Some Indian companies said the tax wouldn’t hurt them because they were prepared for it. Ashok Goel, vice-chairman of Essel Propack, the world’s largest manufacturer of lamitubes (used in the packaging of consumer products such as toothpaste), said his company, which derives 20-25% of its revenue and profit from the Chinese operations, was prepared for the increase in tax rate because the government had been telling about it for four years. “We don’t believe the hike will be a serious threat to any Indian firm operating in China as it is unlikely to have taken them by surprise.” Partha Sarthi, the head of Mahindra & Mahindra’s international operations agreed with Goel, although he admitted that the tax would increase his firm’s tax liability.
Meanwhile, Larsen & Tourbro hopes it will be able to offset the rise in taxes by increasing the price at which it sells to customers.
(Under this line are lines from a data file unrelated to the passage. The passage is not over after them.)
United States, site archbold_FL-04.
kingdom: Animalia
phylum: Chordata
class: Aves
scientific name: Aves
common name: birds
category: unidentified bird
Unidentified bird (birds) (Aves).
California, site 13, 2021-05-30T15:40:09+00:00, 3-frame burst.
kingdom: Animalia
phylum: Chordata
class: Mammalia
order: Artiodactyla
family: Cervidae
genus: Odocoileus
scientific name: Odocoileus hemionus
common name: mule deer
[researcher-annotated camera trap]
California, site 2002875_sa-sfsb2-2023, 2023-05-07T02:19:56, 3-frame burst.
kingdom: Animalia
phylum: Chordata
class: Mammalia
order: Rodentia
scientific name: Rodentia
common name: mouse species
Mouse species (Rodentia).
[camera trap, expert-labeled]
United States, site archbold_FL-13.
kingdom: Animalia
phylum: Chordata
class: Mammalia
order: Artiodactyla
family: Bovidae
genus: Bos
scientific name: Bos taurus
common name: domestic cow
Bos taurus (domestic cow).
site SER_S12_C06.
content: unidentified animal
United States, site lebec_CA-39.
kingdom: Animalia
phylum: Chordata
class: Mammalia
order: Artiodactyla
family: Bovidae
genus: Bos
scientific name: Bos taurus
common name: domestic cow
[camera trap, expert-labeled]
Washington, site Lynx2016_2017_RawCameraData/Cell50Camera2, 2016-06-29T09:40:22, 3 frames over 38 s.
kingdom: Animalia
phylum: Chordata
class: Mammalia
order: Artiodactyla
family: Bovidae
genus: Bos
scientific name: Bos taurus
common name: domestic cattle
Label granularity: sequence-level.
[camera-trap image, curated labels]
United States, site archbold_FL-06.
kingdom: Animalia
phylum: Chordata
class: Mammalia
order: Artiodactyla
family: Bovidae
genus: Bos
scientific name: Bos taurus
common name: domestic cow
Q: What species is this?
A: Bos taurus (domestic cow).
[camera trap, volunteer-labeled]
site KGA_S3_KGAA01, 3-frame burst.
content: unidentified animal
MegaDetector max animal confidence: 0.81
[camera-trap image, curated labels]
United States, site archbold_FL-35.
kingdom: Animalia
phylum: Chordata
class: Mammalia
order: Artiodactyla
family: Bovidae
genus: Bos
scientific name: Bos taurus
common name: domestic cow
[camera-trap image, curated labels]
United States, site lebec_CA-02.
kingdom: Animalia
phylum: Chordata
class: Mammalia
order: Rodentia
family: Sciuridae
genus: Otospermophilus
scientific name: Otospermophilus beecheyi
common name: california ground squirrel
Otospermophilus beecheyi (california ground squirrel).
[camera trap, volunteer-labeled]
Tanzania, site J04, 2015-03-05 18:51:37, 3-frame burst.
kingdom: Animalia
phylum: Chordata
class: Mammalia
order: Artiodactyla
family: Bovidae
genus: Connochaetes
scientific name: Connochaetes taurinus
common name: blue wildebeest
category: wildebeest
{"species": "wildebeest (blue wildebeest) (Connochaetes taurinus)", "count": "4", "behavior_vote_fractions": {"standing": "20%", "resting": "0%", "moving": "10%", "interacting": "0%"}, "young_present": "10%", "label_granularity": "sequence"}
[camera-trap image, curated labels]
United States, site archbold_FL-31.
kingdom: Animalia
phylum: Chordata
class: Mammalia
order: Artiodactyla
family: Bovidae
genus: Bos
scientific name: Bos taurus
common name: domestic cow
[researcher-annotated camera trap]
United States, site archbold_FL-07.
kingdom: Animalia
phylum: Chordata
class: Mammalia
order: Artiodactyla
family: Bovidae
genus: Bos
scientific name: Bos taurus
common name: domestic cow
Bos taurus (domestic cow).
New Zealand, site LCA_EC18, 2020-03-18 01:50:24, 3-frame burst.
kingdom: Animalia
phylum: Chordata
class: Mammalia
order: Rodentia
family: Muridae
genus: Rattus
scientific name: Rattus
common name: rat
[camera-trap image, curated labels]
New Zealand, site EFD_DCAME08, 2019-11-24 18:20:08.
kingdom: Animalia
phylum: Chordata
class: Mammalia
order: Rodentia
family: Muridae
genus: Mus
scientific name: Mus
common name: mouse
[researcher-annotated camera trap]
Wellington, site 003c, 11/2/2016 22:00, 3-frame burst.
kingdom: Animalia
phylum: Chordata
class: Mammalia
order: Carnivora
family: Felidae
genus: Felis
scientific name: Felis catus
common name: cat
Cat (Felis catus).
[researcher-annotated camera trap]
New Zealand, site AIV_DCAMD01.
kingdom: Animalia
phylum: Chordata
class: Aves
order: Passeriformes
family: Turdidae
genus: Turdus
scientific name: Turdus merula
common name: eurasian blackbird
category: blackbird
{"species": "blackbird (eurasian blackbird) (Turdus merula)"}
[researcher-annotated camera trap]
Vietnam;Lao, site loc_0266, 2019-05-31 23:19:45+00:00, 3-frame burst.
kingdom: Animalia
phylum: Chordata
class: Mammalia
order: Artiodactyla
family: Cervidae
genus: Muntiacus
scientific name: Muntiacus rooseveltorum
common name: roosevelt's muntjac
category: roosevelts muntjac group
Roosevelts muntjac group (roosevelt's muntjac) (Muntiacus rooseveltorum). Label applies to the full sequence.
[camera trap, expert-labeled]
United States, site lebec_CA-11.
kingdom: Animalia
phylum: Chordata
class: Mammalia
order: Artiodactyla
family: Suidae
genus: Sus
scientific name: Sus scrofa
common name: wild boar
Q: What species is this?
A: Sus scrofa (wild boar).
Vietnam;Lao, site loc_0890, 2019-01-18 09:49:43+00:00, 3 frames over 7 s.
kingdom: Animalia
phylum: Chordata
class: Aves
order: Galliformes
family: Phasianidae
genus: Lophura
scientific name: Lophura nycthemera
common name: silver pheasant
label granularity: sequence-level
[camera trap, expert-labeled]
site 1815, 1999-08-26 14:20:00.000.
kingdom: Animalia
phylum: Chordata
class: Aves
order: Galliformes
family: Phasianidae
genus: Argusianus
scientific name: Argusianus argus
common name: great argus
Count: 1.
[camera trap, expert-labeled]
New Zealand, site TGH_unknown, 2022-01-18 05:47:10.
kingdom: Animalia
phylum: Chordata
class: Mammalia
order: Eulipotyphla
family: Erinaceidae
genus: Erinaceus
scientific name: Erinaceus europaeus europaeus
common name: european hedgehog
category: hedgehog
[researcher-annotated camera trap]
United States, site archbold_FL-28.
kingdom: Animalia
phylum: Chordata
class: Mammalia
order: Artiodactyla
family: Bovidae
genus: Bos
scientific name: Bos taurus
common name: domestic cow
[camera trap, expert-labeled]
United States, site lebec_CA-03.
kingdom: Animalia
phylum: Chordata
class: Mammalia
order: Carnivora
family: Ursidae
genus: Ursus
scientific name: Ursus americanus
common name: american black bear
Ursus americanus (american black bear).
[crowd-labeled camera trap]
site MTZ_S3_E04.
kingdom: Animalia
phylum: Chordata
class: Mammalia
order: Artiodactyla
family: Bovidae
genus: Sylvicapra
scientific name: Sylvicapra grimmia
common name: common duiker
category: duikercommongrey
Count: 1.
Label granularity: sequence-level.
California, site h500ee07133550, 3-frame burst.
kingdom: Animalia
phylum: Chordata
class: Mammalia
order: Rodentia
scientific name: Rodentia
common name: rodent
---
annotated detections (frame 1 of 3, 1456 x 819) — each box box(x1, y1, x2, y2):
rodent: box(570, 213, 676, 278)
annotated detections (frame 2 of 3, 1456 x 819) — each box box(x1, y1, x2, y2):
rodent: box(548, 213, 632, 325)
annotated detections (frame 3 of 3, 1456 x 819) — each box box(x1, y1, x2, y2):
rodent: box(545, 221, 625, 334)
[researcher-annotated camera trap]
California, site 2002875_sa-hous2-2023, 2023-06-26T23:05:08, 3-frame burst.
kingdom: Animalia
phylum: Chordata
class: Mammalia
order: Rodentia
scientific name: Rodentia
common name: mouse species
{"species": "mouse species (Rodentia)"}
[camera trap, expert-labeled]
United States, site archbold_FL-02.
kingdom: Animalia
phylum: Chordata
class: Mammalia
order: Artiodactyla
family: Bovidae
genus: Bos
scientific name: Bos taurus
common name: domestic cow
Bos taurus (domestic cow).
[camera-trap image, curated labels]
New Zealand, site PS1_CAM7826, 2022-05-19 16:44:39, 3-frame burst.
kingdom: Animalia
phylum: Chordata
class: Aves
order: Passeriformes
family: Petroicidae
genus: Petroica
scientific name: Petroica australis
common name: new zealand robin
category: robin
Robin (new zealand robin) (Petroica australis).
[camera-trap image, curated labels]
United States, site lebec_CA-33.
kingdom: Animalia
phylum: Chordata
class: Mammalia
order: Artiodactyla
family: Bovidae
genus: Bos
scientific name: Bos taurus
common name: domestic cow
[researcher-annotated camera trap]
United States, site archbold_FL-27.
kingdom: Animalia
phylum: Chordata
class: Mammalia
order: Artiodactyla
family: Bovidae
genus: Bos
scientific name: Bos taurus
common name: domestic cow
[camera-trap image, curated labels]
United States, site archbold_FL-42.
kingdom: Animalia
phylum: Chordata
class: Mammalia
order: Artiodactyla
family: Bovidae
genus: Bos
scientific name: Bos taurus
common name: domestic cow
The firm has a factory in the country that makes air-circuit breakers and is in the process of building another one, to make industrial valves.
“The competitive advantage of having these factories in China goes beyond tax,” said R. Shankar Raman, vice-president, finance, L&T. Both factories, he added, would generate $25 million revenue each from sales in the Chinese market.
Sagar Malviya, Shilpa Shree, C.H. Unnikrishnan and Jeetha D’Silva also contributed to the story.